An injured Syrian man on the Syrian side of the Bab al-Hawa border crossing between Syria and Turkey waits with his child outside a hospital on December 16, 2016. Photo: AFP / Bulent Kilic
An injured Syrian man on the Syrian side of the Bab al-Hawa border crossing between Syria and Turkey waits with his child outside a hospital on December 16, 2016. Photo: AFP / Bulent Kilic

A particularly disturbing feature of the Syrian civil war, now more than six years old, has been the systematic targeting of medical facilities and personnel. Amid the extreme chaos, the country’s medical infrastructure has been among the worst hit.

Even though the Geneva Convention explicitly requires granting protection to personnel assigned to medical duties during conflicts, Syria’s healthcare infrastructure has been targeted deliberately throughout. Perhaps more shocking is that a 2015 report published by Nobel-winning NGO Physicians for Human Rights (PHR) held the regime’s Syrian Armed Forces responsible for more than 88% of recorded hospital bombings and 97 percent of medical personnel casualties, making theirs the worst concerted attack on healthcare in living memory.

Elise Baker, PHR’s chief Syria researcher, reveals that beyond the documented attacks on medical infrastructure “many more hospitals have closed due to insecurity or lack of support and many more medical personnel have fled the country in fear of their lives.”

Avi D’Souza, global communications director for the Union of Medical Care and Relief Organizations agrees, pointing out that medical staff are under constant fear of attack from all sides. Even civil defense emergency centres have been deliberately decimated, leading to delayed response times.

D’Souza is adamant, however, that voluntary rescue workers, having saved thousands of lives, will not be cowed down by the relentless onslaught. “They do extraordinary work and are used to improvising in order to save lives.”

Syrian activists claim their nation’s medical facilities were targeted more than 250 times in 2016, while a whopping 13,467 civilians were killed, including 2,577 children and 1,554 women. According to the World Health Organization (WHO), sustained bombing of Syria’s medical infrastructure has led almost two-thirds of its health professionals to leave the country, while domestic production of medicines has dropped by two-thirds and vaccination coverage has dipped by half, resulting in rising deaths from otherwise preventable diseases.

◆ DATA SECTION
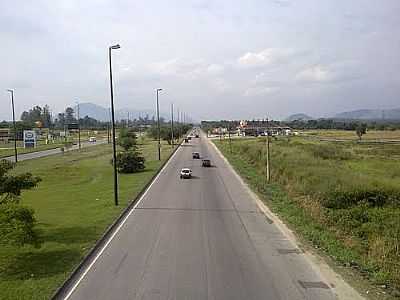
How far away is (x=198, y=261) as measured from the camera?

◆ REQUIREMENT
Continue the article on attacks against Syria's medical infrastructure, picking up after its final sentence.

◆ EXPECTED ANSWER
With over half the country’s public hospitals and primary healthcare centers either fully or partially closed, according to the WHO’s Syria Representative Elizabeth Hoffe, Russia’s 60-bed mobile emergency hospital capable of serving up to 200 outpatients is in great demand, in addition to services rendered by UN agencies and other NGOs.

However, without adequate healthcare Syrians will continue to suffer for a long time to come. The country is faced with a gigantic health crisis, the consequences of which are likely to last beyond the current generation.

“Most worryingly, a generation of Syrian children are at the risk of developing mental health disorders, as they will grow up knowing nothing but conflict”

As Baker puts it: “It will likely take decades to fully rebuild Syria’s collapsed medical infrastructure and retrain a generation of doctors, nurses and other medical professionals. But most worryingly, a generation of Syrian children are at the risk of developing mental health disorders, as they will grow up knowing nothing but conflict. Exposed to extreme violence and instability, and without sufficient access to healthcare, children in Syria will not only be left to suffer from treatable and preventable conditions, but also bear deep and permanent psychological scars.”

The psychological state of many refugee children currently living in Syria’s neighboring countries is a major concern for the UN Refugee Agency’s senior mental health specialist Pieter Ventevogel. While most feel distressed, disturbed and disoriented, many also suffer from anxiety and insomnia, unable to get over the horrors of the conflict they have endured.

While some children will continue to be affected psychologically, not everybody requires psychotherapy says Ventevogel, adding that “what is needed is a more comprehensive response that does not uniquely focus on counselling but on a range of mental health and psychosocial interventions, from simple ones like child-friendly spaces and support groups for parents to more specialized services.”